Pope Francis has been vocal in his support for women holding greater positions of authority in the Vatican.
“I hope that my being a woman might reflect itself positively in this task, even if they are gifts that I certainly find in my male colleagues as well,” she told Vatican media.
Ms Di Giovanni has worked for the Vatican for 27 years and holds a law degree.
She has specialised in areas including migration and refugees, the status of women, intellectual property and tourism.
“The Holy Father has made an unprecedented decision, certainly, which, beyond myself personally, represents an indication of an attention towards women,” she said.
“But the responsibility is connected to the job, rather than to the fact of being a woman.”
Pope Francis the reformer?
The appointment comes as Pope Francis – who is considered a progressive – considers easing a ban on married men serving as priests.

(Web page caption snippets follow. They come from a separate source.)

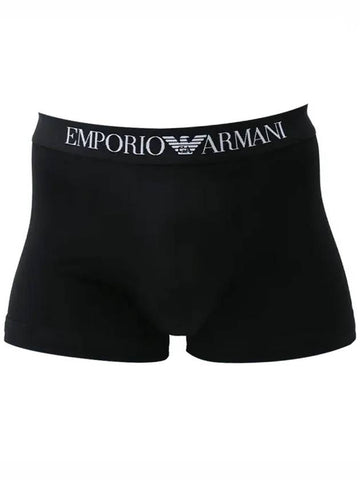 Logo Boxer Briefs Black - GIORGIO ARMANI - BALAAN 1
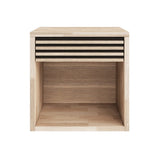 Broholm Nattduksbord 40x40 cm Vitoljad Ek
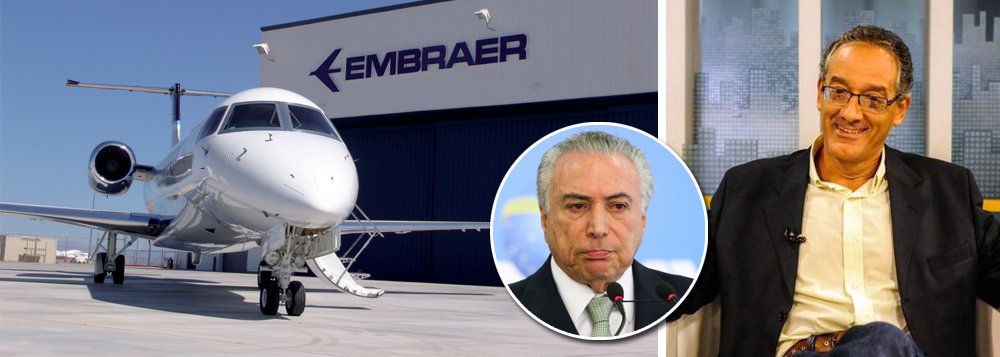Maringoni: quem precisa de guerra no Brasil de Temer? (Foto: EMBRAER/DIVULGAÇÃO | ABR | @Maringoni50) Maringoni: quem precisa de guerra no Brasil de Temer?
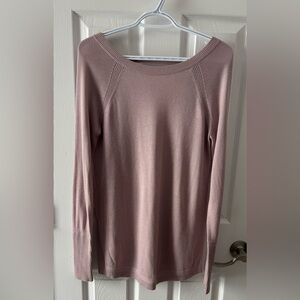 Lululemon Pink Long Sleeve Sweater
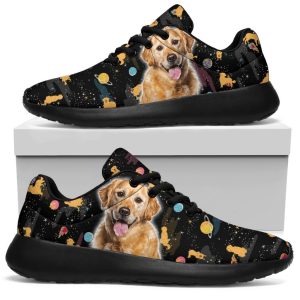 Golden Retriever Sneakers Sporty Shoes Funny For Golden Dog Lover-Gearsnkrs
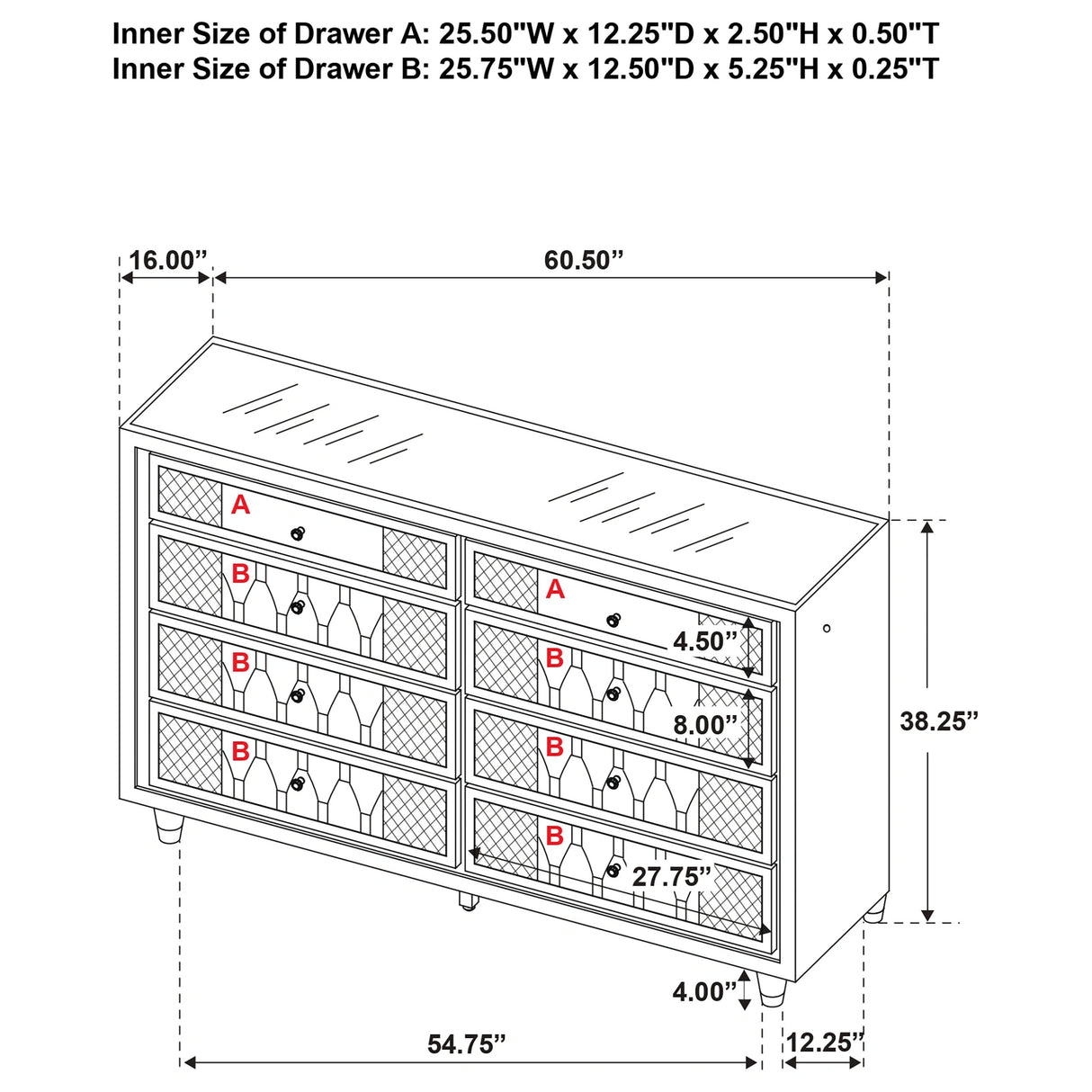 Lorient LED Dresser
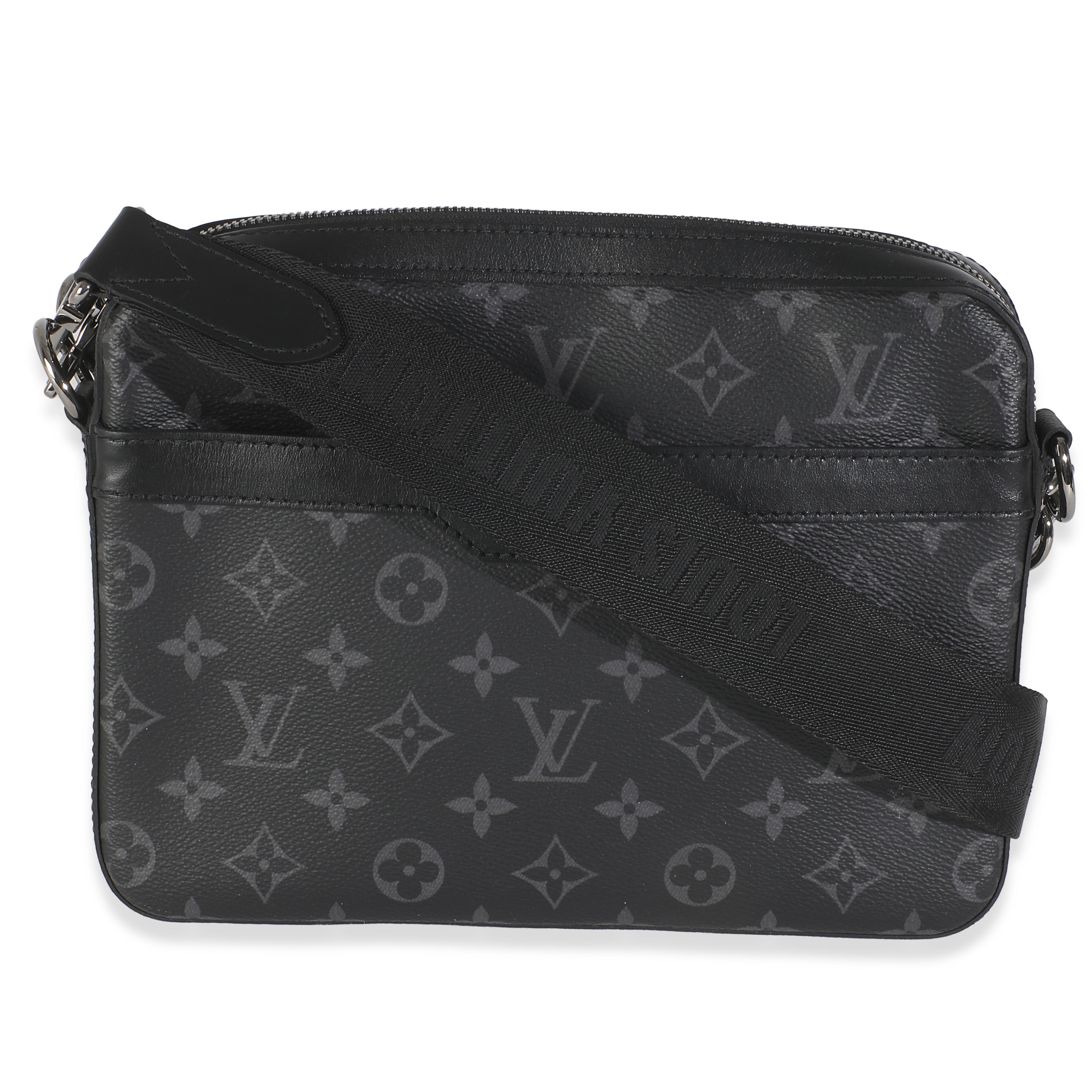 Louis Vuitton Monogram Eclipse Canvas Trio Messenger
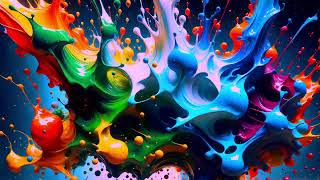 Bright \u0026 Mesmerizing AI Morphing Paint Screen Saver – No Sound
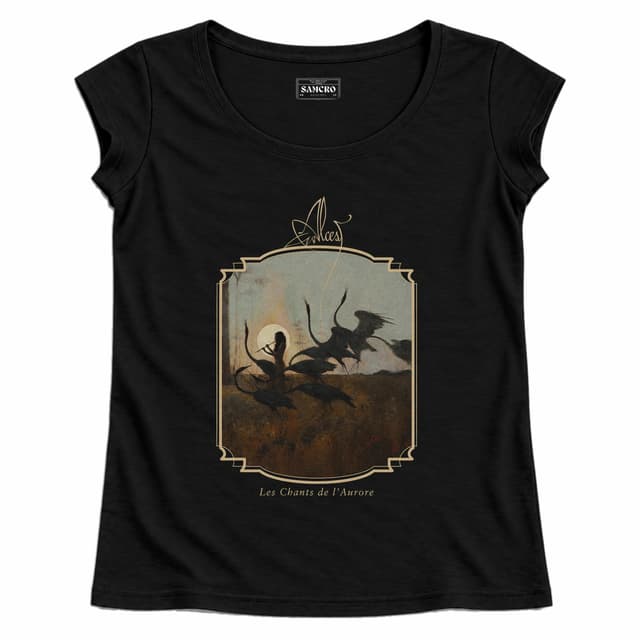 Alcest - Les Chants de Laurore North American Tour 2025 — Mujer recta, Negro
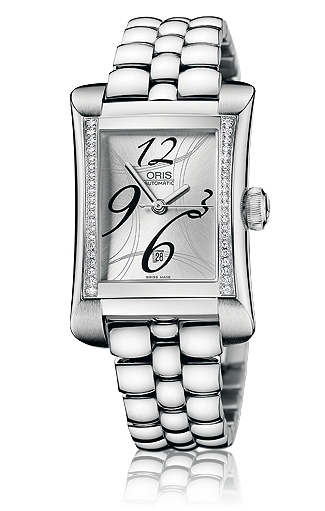  Oris Oris Rectangular Date Diamonds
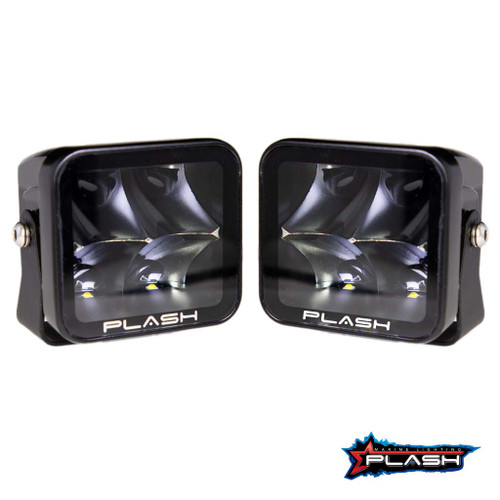 Plash - X2 Cube Spotlight - 40W, 10° Spot, IP67, 6000K, Cool White, 9-32V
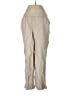 Ann Taylor LOFT Solid Tan Linen Pants Size L - photo 1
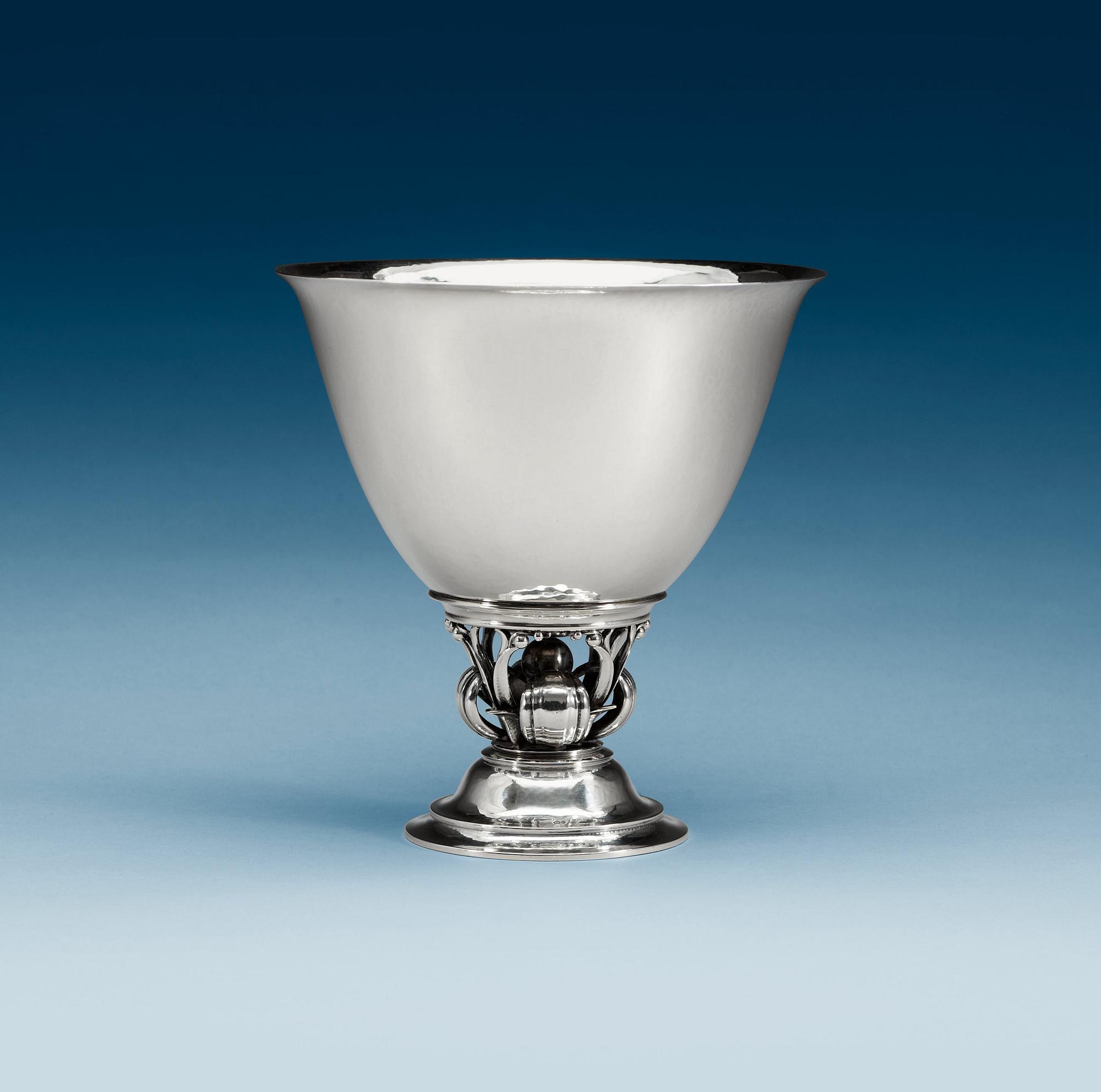 HARALD NIELSEN, skål, Georg Jensen, Köpenhamn 1925-32, sterling,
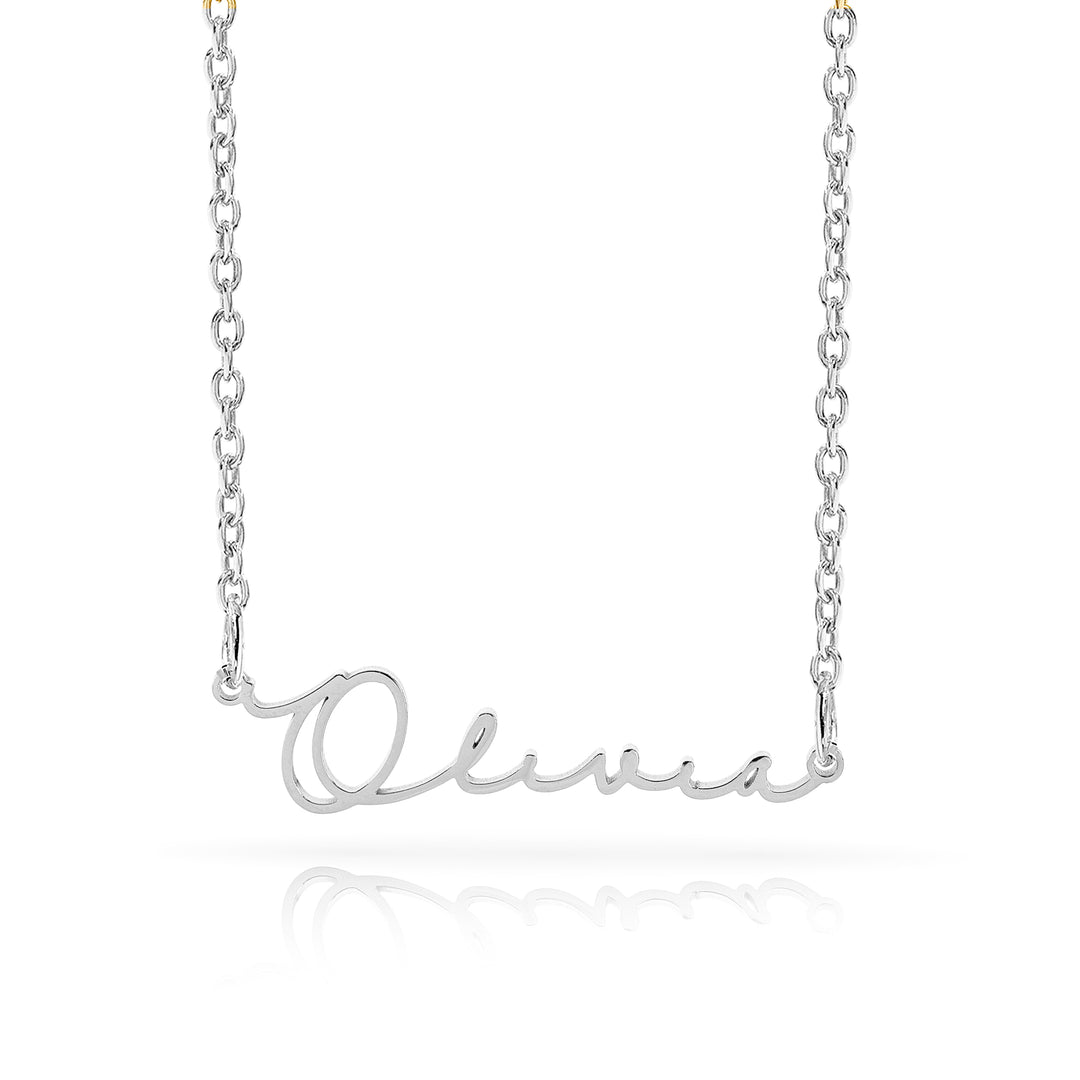 Personalized Cursive Name Necklace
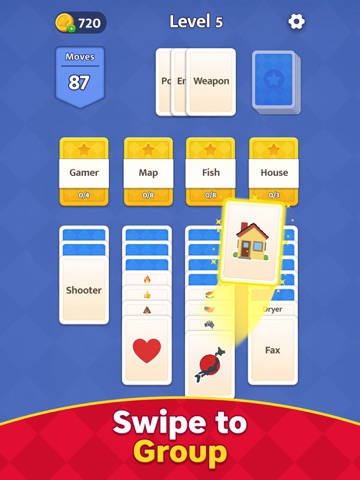 Logic Solitaire iPad screenshot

His predecessor Pope Benedict XVI made an appeal to defend celibacy in a new book.
For many, celibacy is a key part of being a Catholic priest, one who is supposed to devote himself to the Church and not be distracted by what some consider to be worldly concerns like a wife or a family.
Many traditionalists are concerned about the direction in which Pope Francis is taking the Church.
This has included his push for a “healthy decentralisation” of the Church, which some worry could lead to a break up its universal message and sow confusion among the faithful.